> [PROBLEM]:
Using the listing below, print the line containing "Wioslowanie dla WOSP 2019", the line containing "2000 Vw Cabrio", and each line between them, exactly and nothing else. Pictures stay out of the print.

(PROVIDED RECORDS)

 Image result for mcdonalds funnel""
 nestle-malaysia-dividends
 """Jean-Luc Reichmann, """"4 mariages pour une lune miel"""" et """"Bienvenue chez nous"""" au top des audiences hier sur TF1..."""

(End PROVIDED RECORDS)
(PROVIDED RECORDS)

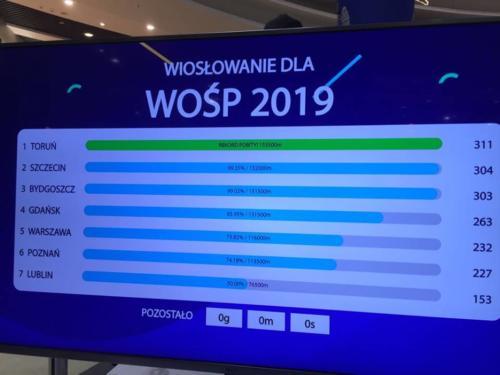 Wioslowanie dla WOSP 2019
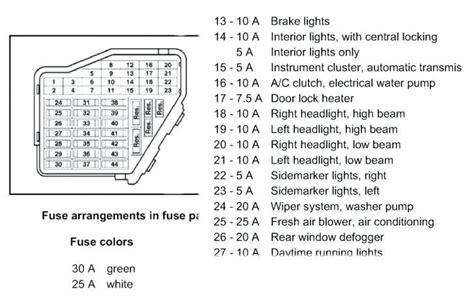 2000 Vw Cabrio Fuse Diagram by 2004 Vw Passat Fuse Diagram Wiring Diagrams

(End PROVIDED RECORDS)
(PROVIDED RECORDS)

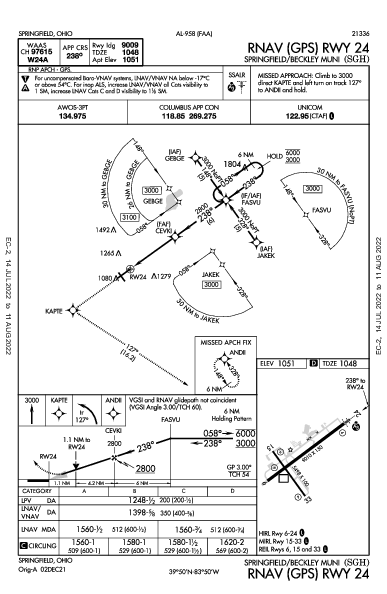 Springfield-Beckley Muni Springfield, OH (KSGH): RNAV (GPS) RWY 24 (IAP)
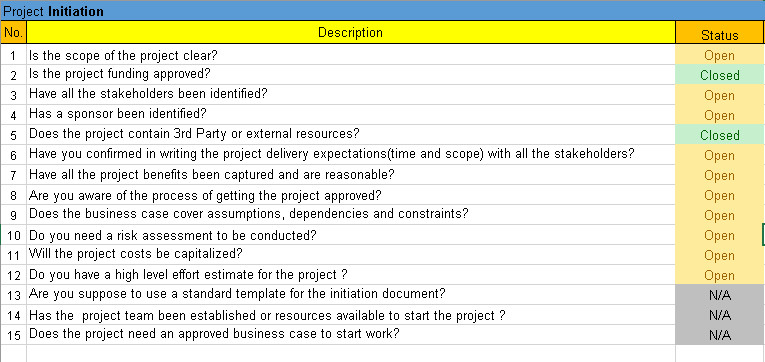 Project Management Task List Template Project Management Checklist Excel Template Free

(End PROVIDED RECORDS)

> [PROBLEM SOLUTION]:
 Wioslowanie dla WOSP 2019
 2000 Vw Cabrio Fuse Diagram by 2004 Vw Passat Fuse Diagram Wiring Diagrams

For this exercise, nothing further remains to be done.